The idea is to write a 500-word story based on one of two provided prompts. I chose the following:
“Prompt #1: Write a story set after the apocalypse.”
Here is the resulting story!
For years I wished for silence, a concept I could barely fathom with the constant screeching of mistakes, honking of contrariety and beeping of validation that plagued modern life. Silence was an endangered species one could only find in the forgotten corners of wilderness. Only there lived a silence free of electricity’s hum and filled with chirps and leafy rustlings.
Silence has nature intended it instead of human’s perverted version.
Time and time again, I’ve heard the same sentence but continued to dream of silence, of a pause in the constant hustle. “Careful what you wish for.” I should have heeded their warning.
Maybe this wouldn’t have happened if I had endured the ticking of the clock and the plock of the leaking faucet in the middle of the night. Maybe the bombs wouldn’t have blown. Or at the very least, I wouldn’t have been the apparent sole survivor.
My thoughts sparked a crazy laugh. My twisted sound of happiness traveled over the barren lands, probably covering miles since there were no obstacles on its path. Not that anyone was in hearing distance. My parched throat dissuaded me of attempting another use of my vocal chords.

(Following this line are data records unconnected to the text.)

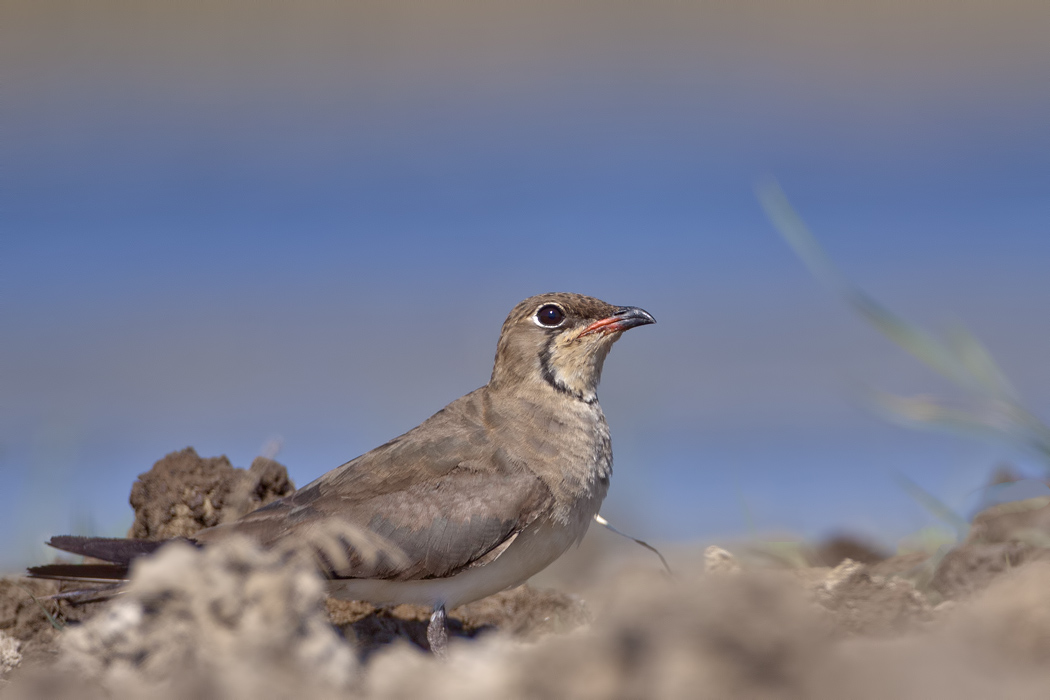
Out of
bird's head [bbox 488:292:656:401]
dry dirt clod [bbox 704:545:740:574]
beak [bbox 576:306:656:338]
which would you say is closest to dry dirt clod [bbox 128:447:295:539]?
bird's head [bbox 488:292:656:401]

The worst thing was that this absence of sound still wasn’t silence as nature intended. It was man-made and dead.
I pushed forward even though movement was an aimless waste of energy. I refused to lie down and die like the handful of people like me did; surviving the blast only to wait for a rescue that could never come. I watched them die from the aftermath for two days before I decided to move. No one followed. And by now, I was probably alone in the world.
How long could one survive without food and water? I tried to remember. Too bad Google wasn’t a giant enough to survive the end of the world.
I was pushing on day six after the bang. Shades of dirt and a couple of mirages furnished my horizon. I thought auditory hallucinations joined the party when I heard chirping.
For lack of anything better to do, I angled myself toward that mirage. As I moved closer, it sharpened instead of disappearing. Tears streamed down my cheeks and I dropped to the ground levelling my eyes with the small patch of greenery and the Socorro Mockingbird hopping on it.
“Poor mockingbird,” I murmured, my throat complaining on every word, “you have nothing to mock anymore.”
The bird chirped, angling its head as if it was questioning me. My stomach growled. I could eat the bird to buy myself some time. Time for what exactly?
The mockingbird chirped again. A gush of wind rustled the blades of grass and the leaves of the sprout of a bush growing there. I smiled and my tears dried.
Silence as nature intended it. At last.
I sighed and dirt flew up to the mockingbird, rustling the leave once more. The bird shook the sand off and laughed crazily as my eyes closed.